Pony Tail Palm


1. Light/Sun Exposure - Full to partial sun.

2. USDA Hardiness Zones - Not winter hardy in-ground.

3. Planting Distance - One plant per 12 inch or larger container. Transplant into a larger container as needed.

4. Mature Height/Spread - 5 feet tall with a 2 to 3 foot spread.

5. Planting Instructions -  Fill the container with soil to within 4 inches of the top. Dig a hole in soil to insert the lower part of the root ball.  Remove plastic containers and loosen up roots that have encircled the growing pot.  Place the plant in the hole and back fill to original soil line.  Water well, and if necessary, adjust the plant so that it is upright. Add additional soil to bring the level back up to the original soil line. Never insert the plant lower than the original top of the soil ball.


This tropical-looking plant has distinctive foliage and a swollen base. It needs very little care and thrives in a variety of indoor environments, making it the ideal houseplant. Plant it in a decorative pot and add a touch of tropical flair to any room or enjoy it outdoors during the summer months!


Water - Pony Tail Palms do not require frequent watering. Allow the soil surface to become dry between waterings and water only occasionally during the winter. Overwatering can be as damaging as under watering. Be sure that the area surrounding your plant does not become a water-holding bog and that there is adequate drainage to move excess water away from the plant. Pony Tail Palms that are overwatered will develop stem rot and other problems.

Mulching - Apply a 2-4 inch layer of shredded bark, compost or other organic mulch around your plants to promote moisture retention, maintain even soil temperatures, and to discourage weed growth.

Grooming - Clip off unsightly or dead growth to maintain attractive form and shape.

Feeding - Feed your plants once every 2-3 weeks during the growing season with a water-soluble fertilizer such as Cottage Farms' Carefree Bud-N-Flower Booster.
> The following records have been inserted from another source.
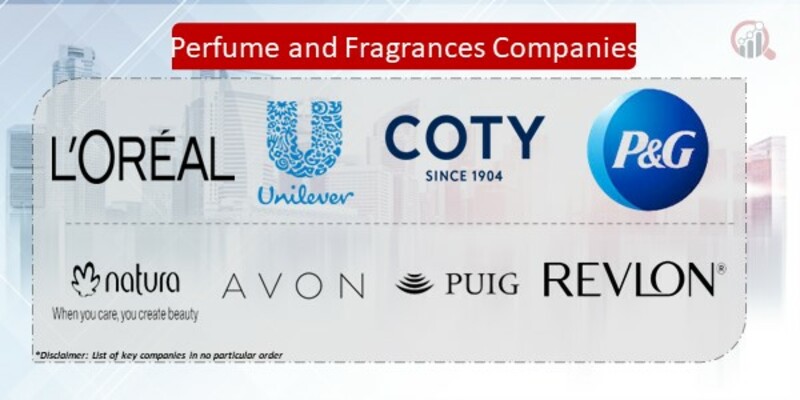 Perfume and Fragrances Companies

L'ORÉAL

Unilever

COTY
SINCE 1904

P&G

natura
When you care, you create beauty

AVON

PUIG

REVLON®

*Disclaimer: List of key companies in no particular order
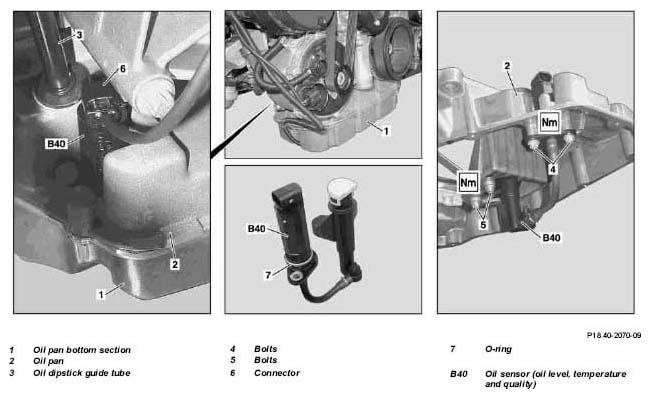 3
6
B40
2
1
1
B40
7
2
Nm
4
Nm
5
B40

P18.40-2070-09

1 Oil pan bottom section
2 Oil pan
3 Oil dipstick guide tube

4 Bolts
5 Bolts
6 Connector

7 O-ring

B40 Oil sensor (oil level, temperature and quality)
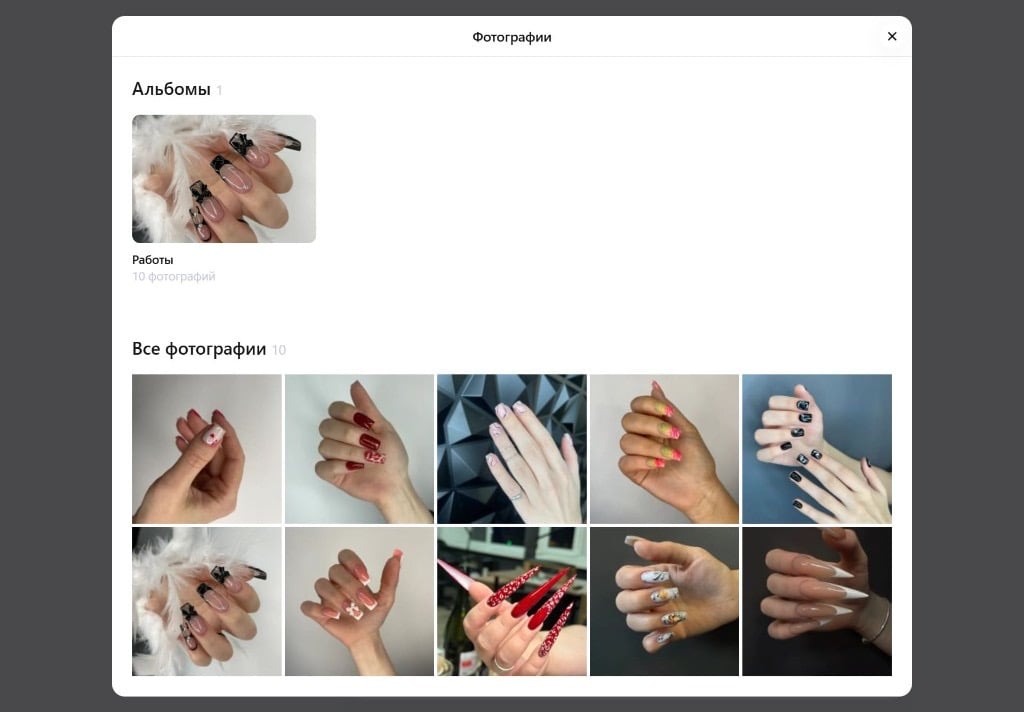 Фотографии

×

Альбомы 1

Работы
10 фотографий

Все фотографии 10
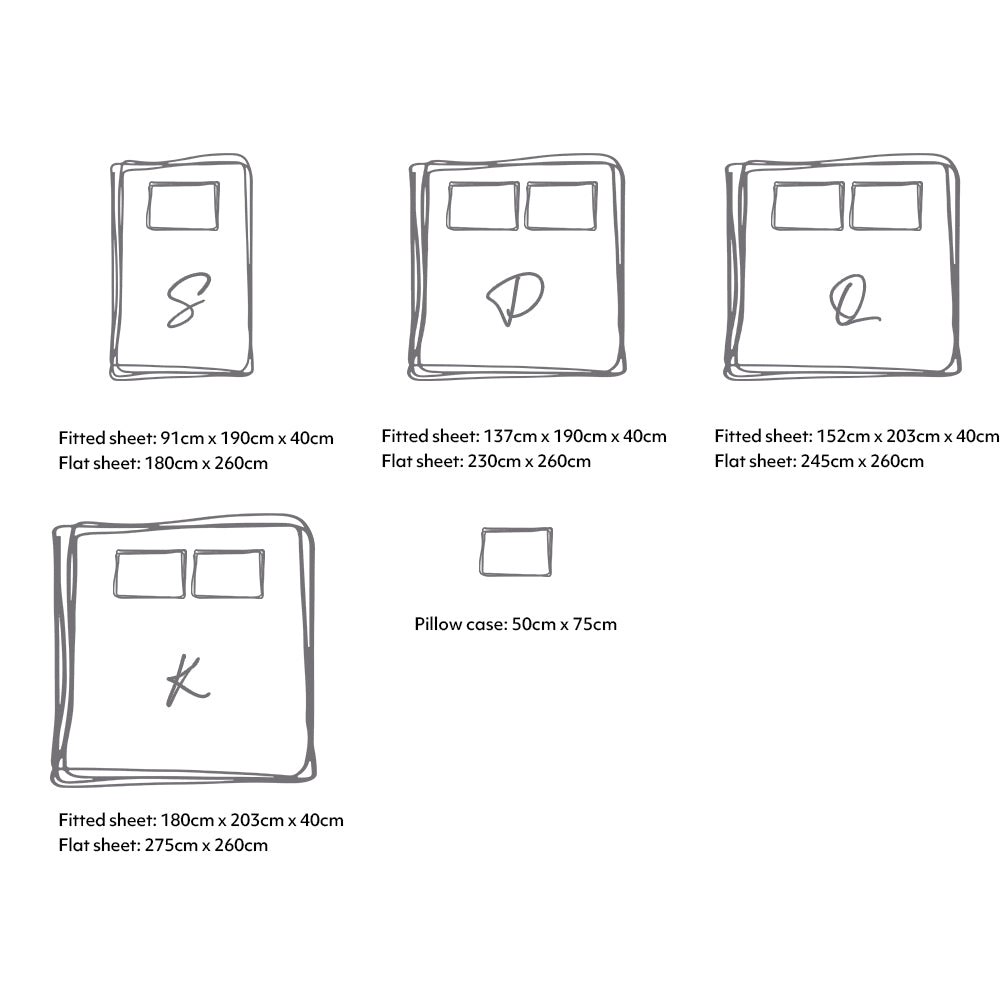 S

Fitted sheet: 91cm x 190cm x 40cm
Flat sheet: 180cm x 260cm

D

Fitted sheet: 137cm x 190cm x 40cm
Flat sheet: 230cm x 260cm

Q

Fitted sheet: 152cm x 203cm x 40cm
Flat sheet: 245cm x 260cm

K

Fitted sheet: 180cm x 203cm x 40cm
Flat sheet: 275cm x 260cm

Pillow case: 50cm x 75cm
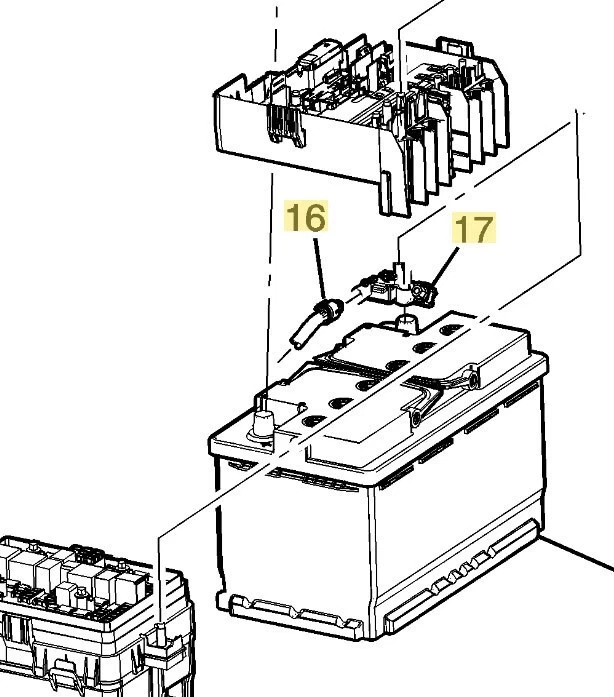 16
17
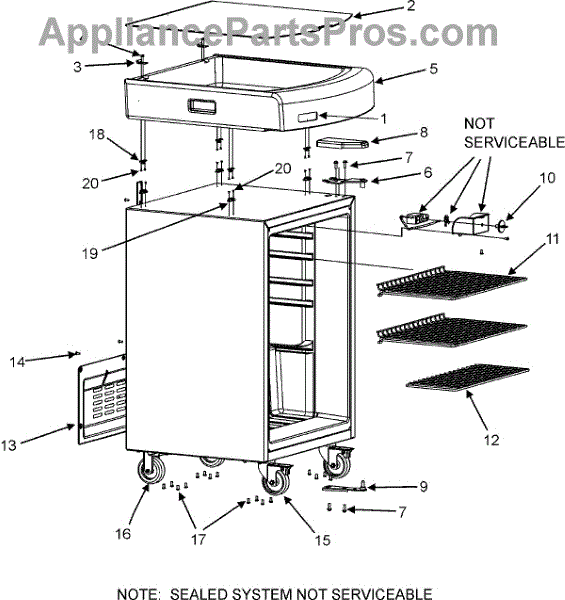 AppliancePartsPros.com

2
3
5
1
NOT SERVICEABLE
8
18
7
20
20
6
10
19
11
14
13
12
9
7
16
17
15

NOTE: SEALED SYSTEM NOT SERVICEABLE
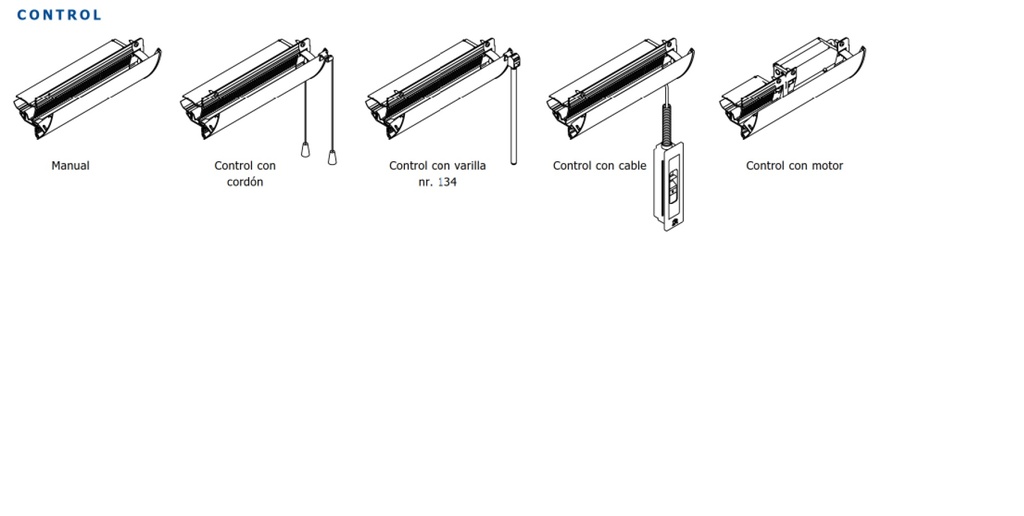 CONTROL

Manual

Control con cordón

Control con varilla nr. 134

Control con cable

Control con motor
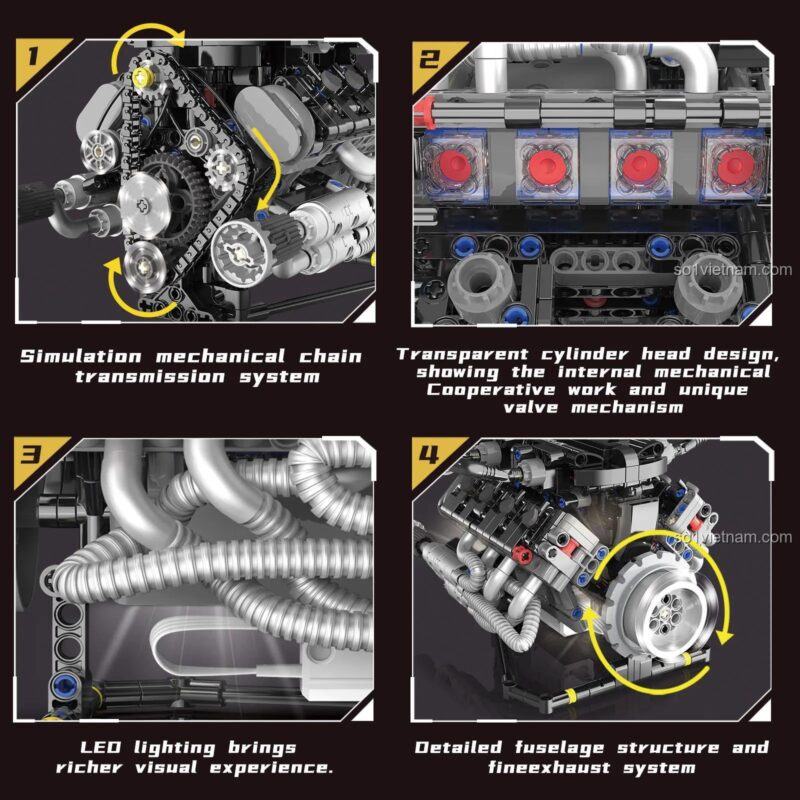 1

Simulation mechanical chain transmission system

2

so1vietnam.com

Transparent cylinder head design, showing the internal mechanical Cooperative work and unique valve mechanism

3

LED lighting brings richer visual experience.

4

so1vietnam.com

Detailed fuselage structure and fineexhaust system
Discontinue feeding after September 1st so your plants can harden off for winter. Resume fertilizing when new growth appears in the spring.

Winterizing - Do not let your plant freeze. Instead, at the first sign of frost, inspect and treat for pests, then enjoy it as a houseplant during the colder months.

When you bring your plant indoors for the winter, select a room that is bright, preferably one with a southern exposure. Indoors, plants tend to dry out from lack of humidity; however; this does not mean to water it daily. Bathrooms, especially those with a southern exposure, will provide a naturally humid environment for your plant.

If you place your plant in any other room, you can boost the humidity level around it by filling a shallow tray with gravel and water then placing the pot in the tray. The water level should be slightly below the gravel so that the pot is not submerged in the water. You may also use a spray bottle to mist the plant with water once a week.

All other watering and feeding indoors should be reduced significantly. Do not over water or allow your plant to sit in water. Follow these simple steps and remove unsightly or dead growth over the winter, to extend your plant’s performance.

In spring when temperatures begin to rise, ease the plant into a full watering schedule and move back outdoors for the summer.


CAUTION: Not all plant material is edible. Though most plants are harmless, some contain toxic substances which can cause headaches, nausea, dizziness, or other discomforts. As a general rule, only known food products should be eaten. In case of ingestion, please contact your local poison control center at once and advise them of the plant ingested. Keep out of reach of children.